[tarantool-patches] Re: [PATCH 2/3] Complete module reload
Vladislav Shpilevoy
v.shpilevoy at tarantool.org
Thu Jul 19 18:14:53 MSK 2018
Thanks for the patch! See 13 comments below.
On 18/07/2018 20:47, AKhatskevich wrote:
> In case one need to upgrade vshard to a new version, this commit
> improves reload mechanism to allow to do that for a wider variety of
> possible changes (between two versions).
>
> Changes:
> * introduce cfg option `connection_outdate_delay`
> * improve reload mechanism
> * add `util.async_task` method, which runs a function after a
> delay
> * delete replicaset:rebind_connections method as it is replaced
> with `rebind_replicasets` which updates all replicasets at once
>
> Reload mechanism:
> * reload all vshard modules
> * create new `replicaset` and `replica` objects
> * reuse old netbox connections in new replica objects if
> possible
> * update router/storage.internal table
> * after a `connection_outdate_delay` disable old instances of
> `replicaset` and `replica` objects
>
> Reload works for modules:
> * vshard.router
> * vshard.storage
>
> Here is a module reload algorithm:
> * old vshard is working
> * delete old vshard src
> * install new vshard
> * call: package.loaded['vshard.router'] = nil
> * call: old_router = vshard.router -- Save working router copy.
> * call: vshard.router = require('vshard.router')

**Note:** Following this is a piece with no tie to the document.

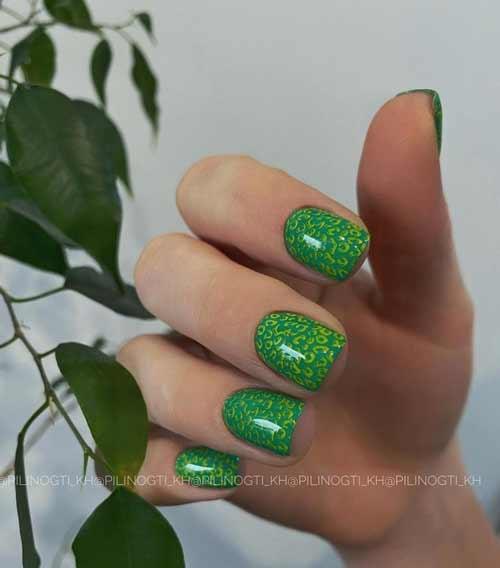 Дизайн коротких ногтей мягкий квадрат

> * if require fails: continue using old_router
> * if require succeeds: use vshard.router
>
> In case reload process fails, old router/storage module, replicaset and
> replica objects continue working properly. If reload succeeds, all old
> objects would be deprecated.
>
> Extra changes:
> * introduce MODULE_INTERNALS which stores name of the module
> internal data in the global namespace
>
> Part of <shut git>112
1. Stray '<shut git>'.
> ---
> test/router/reload.result | 159 +++++++++++++++++++++++++++++++++++++++++++
> test/router/reload.test.lua | 48 +++++++++++++
> test/router/router.result | 3 +-
> test/storage/reload.result | 68 ++++++++++++++++++
> test/storage/reload.test.lua | 23 +++++++
> vshard/cfg.lua | 6 ++
> vshard/error.lua | 5 ++
> vshard/replicaset.lua | 100 ++++++++++++++++++++-------
> vshard/router/init.lua | 44 ++++++++----
> vshard/storage/init.lua | 45 ++++++++----
> vshard/util.lua | 20 ++++++
> 11 files changed, 466 insertions(+), 55 deletions(-)
>
> diff --git a/test/router/reload.result b/test/router/reload.result
> index 47f3c2e..3fbbe6e 100644
> --- a/test/router/reload.result
> +++ b/test/router/reload.result
> @@ -174,6 +174,165 @@ vshard.router.module_version()
> check_reloaded()
> ---
> ...
> +--
> +-- Outdate old replicaset and replica objets.
> +--
> +rs = vshard.router.route(1)
> +---
> +...
> +rs:callro('echo', {'some_data'})
> +---
> +- some_data
> +- null
> +- null
> +...
> +package.loaded["vshard.router"] = nil
> +---
> +...
> +_ = require('vshard.router')
> +---
> +...
> +-- Make sure outdate async task has had cpu time.
> +fiber.sleep(0.005)
2. As I asked earlier, please, avoid constant timeouts.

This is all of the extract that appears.